The Fund was constituted at Toynbee Hall on 19 September 1982. Trustees were: Ann Crisp, wife of Toynbee Hall Deputy Warden, John Crisp; Mr John Crisp, Freny Kapadia (Toynbee Hall Resident); Bob Le Vaillant (Toynbee Hall Resident); and Derek Noblett (Police Constable, H District Metropolitan Police Youth & Community Section).

The objects of the Fund were to "assist families which include children who have qualified for holidays through the Stepney Committee of the Children's Country Holidays Fund (CCHF), viz.,needy children of all races, colours and creeds aged between five and thirteen (five and twelve in the case of girls), whether or not such holidays have been provided." The Fund had power to raise funds and spend them on activities including outings, visits, parties, holidays, camps, etc.
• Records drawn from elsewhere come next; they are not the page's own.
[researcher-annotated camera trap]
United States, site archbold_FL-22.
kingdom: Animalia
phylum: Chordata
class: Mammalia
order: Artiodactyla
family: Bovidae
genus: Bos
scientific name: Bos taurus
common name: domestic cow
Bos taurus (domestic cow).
The Fund shared Toynbee Hall's Charity Registration 211850 and the Fund's accounts were audited and incorporated in Toynbee Hall's main accounts.

In 1986 on Bob Le Vaillant's retirement from the Forces and with a pledge by BP of salary funding for a Director, Toynbee Hall appointed Bob Le Vaillant to set up and run a Children's Department. The department effectively absorbed Stepney Children's Fund work but nevertheless continued using the Fund's name as it was well-established and respected especially in areas of the countryside where 'Stepney' children camped or were sent on holidays.
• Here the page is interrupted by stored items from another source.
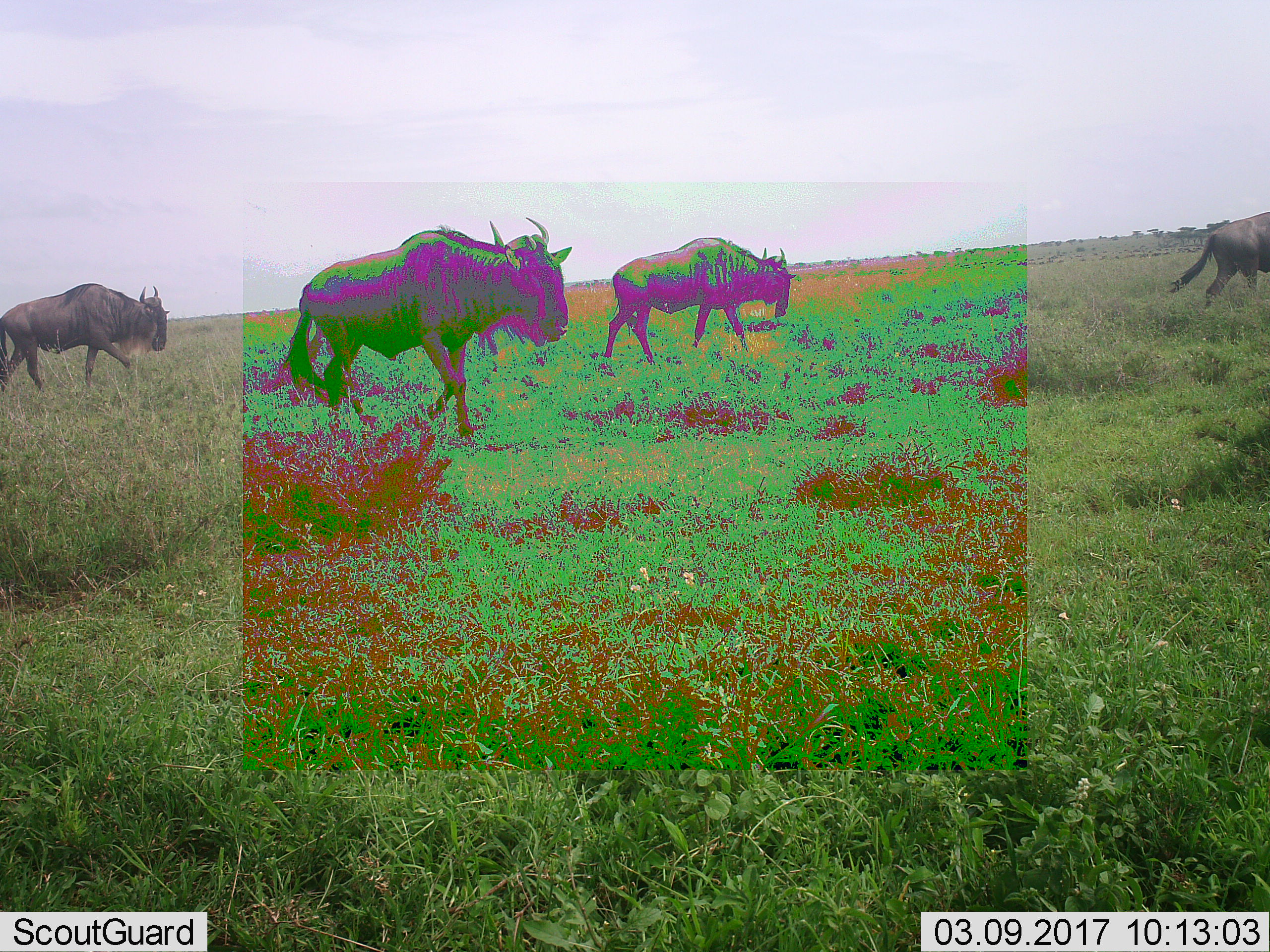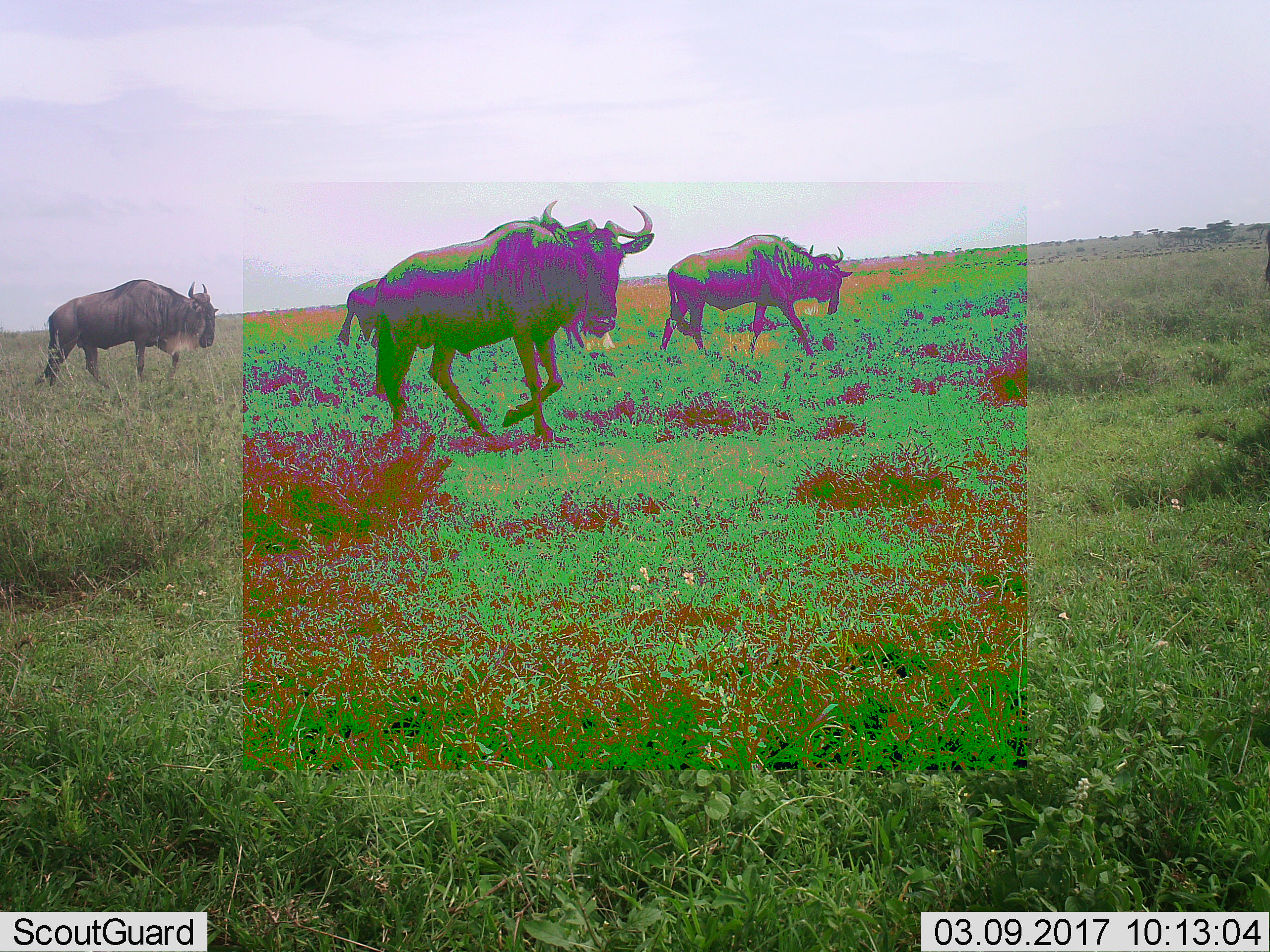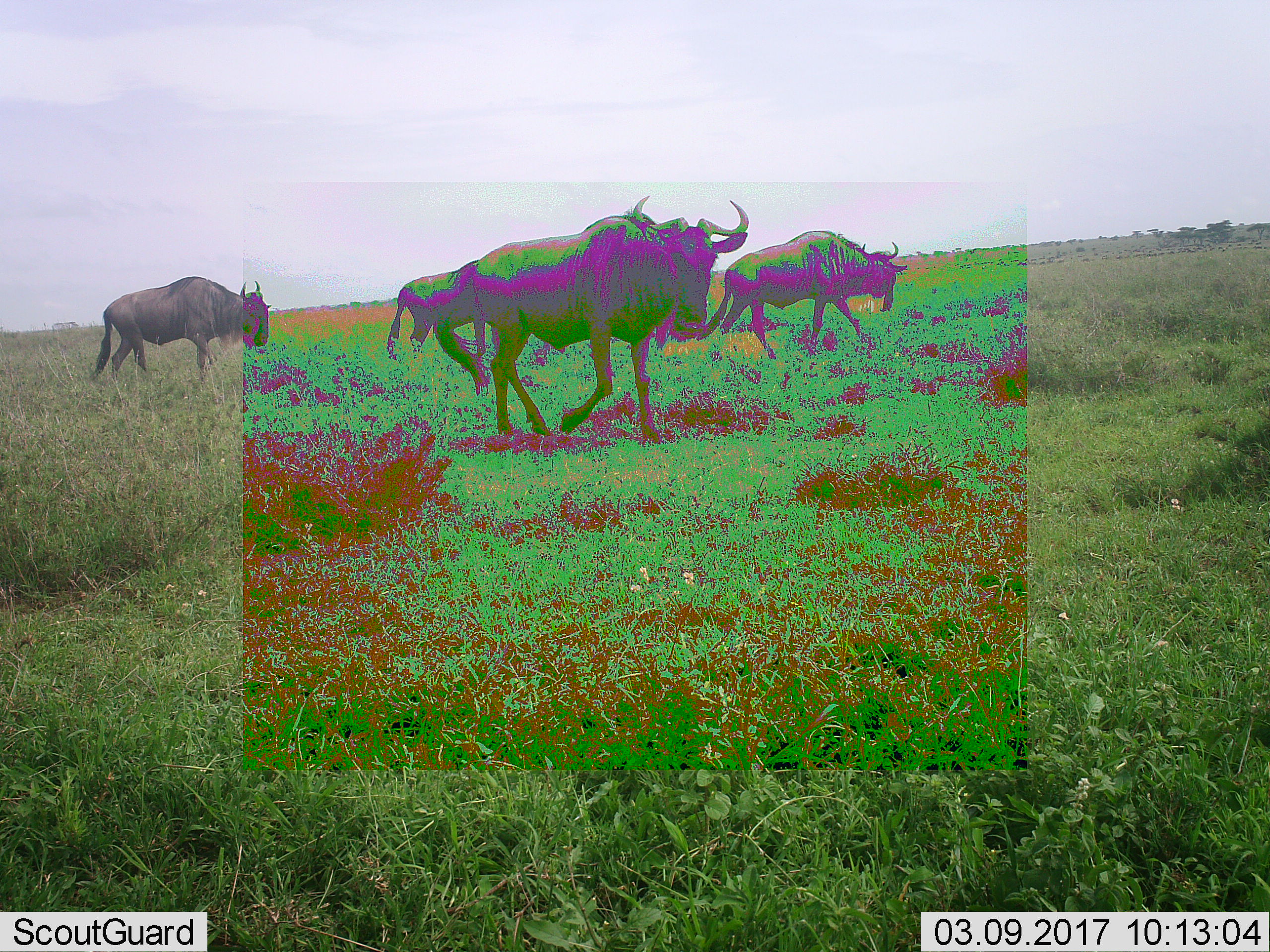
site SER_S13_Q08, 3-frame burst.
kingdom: Animalia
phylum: Chordata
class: Mammalia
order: Artiodactyla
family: Bovidae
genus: Connochaetes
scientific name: Connochaetes taurinus taurinus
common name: blue wildebeest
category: wildebeestblue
Wildebeestblue (blue wildebeest) (Connochaetes taurinus taurinus), count 5. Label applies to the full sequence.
A number of projects were established and developed in partnership with national youth organisations, Metropolitan Police, local schools and caring agencies. Projects included Tower Hamlets/Central London County Scoutreach, Youth Outreach Special Summer Camps and Schoolchildren’s Day Camps, Youth Crime Diversion Befriending Scheme, Parent’s Support, Young Leader Training and Duke of Edinburgh’s Award Scheme and a national programme of social awareness lectures, fundraising and volunteer recruitment.

In the mid 1980s and on the invitation and sponsorship and full involvement of Christopher James, 5th Baron Northbourne, who later became the Fund's Chairman and a Toynbee Hall Trustee, Bob Le Vaillant set up a programme of Special Summer Camps running each year on the Northbourne Estate in Betteshanger. The camps were based on the principles of the Scout Association's 'Scoutreach' Development Project which Bob had already trialed in partnership mainly with Scouts in Hay-on-Wye. Activities relied almost wholly on volunteer leadership which required young men and women to be recruited throughout UK and overseas, as well as through the home-grown 'Young Leader' Scheme. The Summer Camps continued until early 2000 when Bob Le Vaillant who was additionally Toynbee Hall Deputy Warden stepped down from heading the Children's Services and took a greater part in the central reorganisation of Toynbee Hall.

In 2000, Bob and his wife were in the process of adopting 3 children. Bob retired from Toynbee Hall in 2005 and moved with his family to Kent. The final edition of Stepney Children's Fund Annual Report "Who Cares?" was published in the Winter of 2002.